*GIVEN PASSAGE*.
☆ ☆ ☆ ☆
Sank's Glossary of Linguistics 
Di-Dir

DIACHRONIC CONSTRUCTION GRAMMAR

  1. (Grammar) In which the objects of study are constructions and how they change over time. | Martin Hilpert, 2021
  2. (Grammar) A field of cognitive linguistics which takes a construction grammatical theoretical perspective to the study of linguistic change and which descriptively traces the development of constructions and constructicons. | Dirk Noël and Timothy Colleman, 2021

DIACHRONIC CONVENTIONALIZATION
(Sociolinguistics) Here, we come from a diachronic perspective and look at possible long-term effects of interaction within a linguistic community, which we refer to as "conventionalization". Conventionalization is considered a prerequisite for innovation (De Smet 2016) and a relevant component process in long-term, persistent change, as in grammaticalization (i.e. the transformation of lexical to grammatical items; Bybee 2010, Schmid 2015). | Elke Teich, Peter Fankhauser, Stefania Degaetano-Ortlieb, and Yuri Bizzoni, 2020

DIACHRONIC ELLIPSIS MISMATCH
(Grammar) The expression X is derived from the source expression Y through ellipsis as a result of diachronic change/grammaticalization, but X and Y differ in their syntax and semantics. We identify four such cases in Japanese:

  1. Existential indeterminates, which are derived from adjunct wh-questions:
    dare-ka, dare-ka-sira, dare-da-ka, dare-yara. 'someone'
  2. Free choice indeterminates, which are derived from unconditionals:
    dare-de-mo, dare-datte, dare-darooga, dare-nisiro, dare-niseyo. 'anyone'
  3. Comparative indeterminates, which are also derived from unconditionals:
    dare-yori(-mo). 'than anyone'
  4. Nominal disjunctions, which are derived from adjunct alternative questions:
    A-ka, B(-ka), A-da-ka, B-da-ka. 'A or B'
 | Ken Hiraiwa and Kimiko Nakanishi, 2023

DIACONSTRUCTION

  1. (Diasystematic Construction Grammar) It has to be expected that categorization as a cognitively economic process does include all languages (and dialects, of course) in any situation in which the available input is multilingual, too. Interlingual identification, therefore, is categorization in very much the prototypical Construction Grammar sense: similar constructions in two different languages are taken to instantiate a common diaconstruction. | Steffen Höder, 2011
  2. (Diasystematic Construction Grammar) The following ideas, which are relevant to the integration of multilingual structures, are generally agreed upon in Construction Theory:
    1. Constructions are linguistic elements that pair form with meaning (i.e. lexical meaning or grammatical function); any grammar can be described as an inventory of such constructions, covering all levels of the language system, including syntax, morphology, lexicon, and more.
☆ ☆ ☆ ☆
*RAW DATA*.
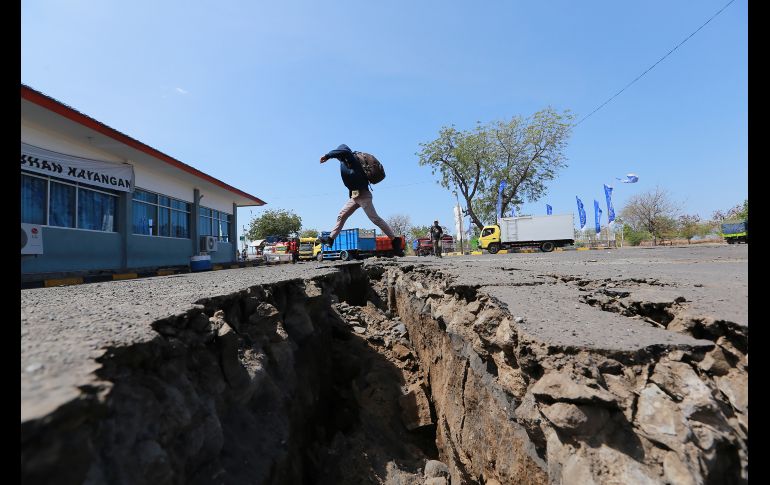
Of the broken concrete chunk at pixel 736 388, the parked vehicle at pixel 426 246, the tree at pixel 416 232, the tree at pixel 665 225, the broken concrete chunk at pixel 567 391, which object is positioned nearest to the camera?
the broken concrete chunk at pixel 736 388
☆ ☆ ☆ ☆
*REQUIREMENT 1*. In the glossary, what are comparative indeterminates derived from?
*REQUIREMENT 2*. Check each statement against the glossary: (a) Conventionalization is treated as a prerequisite for innovation. (b) Nominal disjunctions come from unconditionals. (c) Diachronic construction grammar is called a field of cognitive linguistics.
The listing has no connection to the glossary.

*TASK ANSWER 1*. Unconditionals.

*TASK ANSWER 2*.
(a) Yes: "Conventionalization is considered a prerequisite for innovation"
(b) No: "Nominal disjunctions, which are derived from adjunct alternative questions"
(c) Yes: "A field of cognitive linguistics"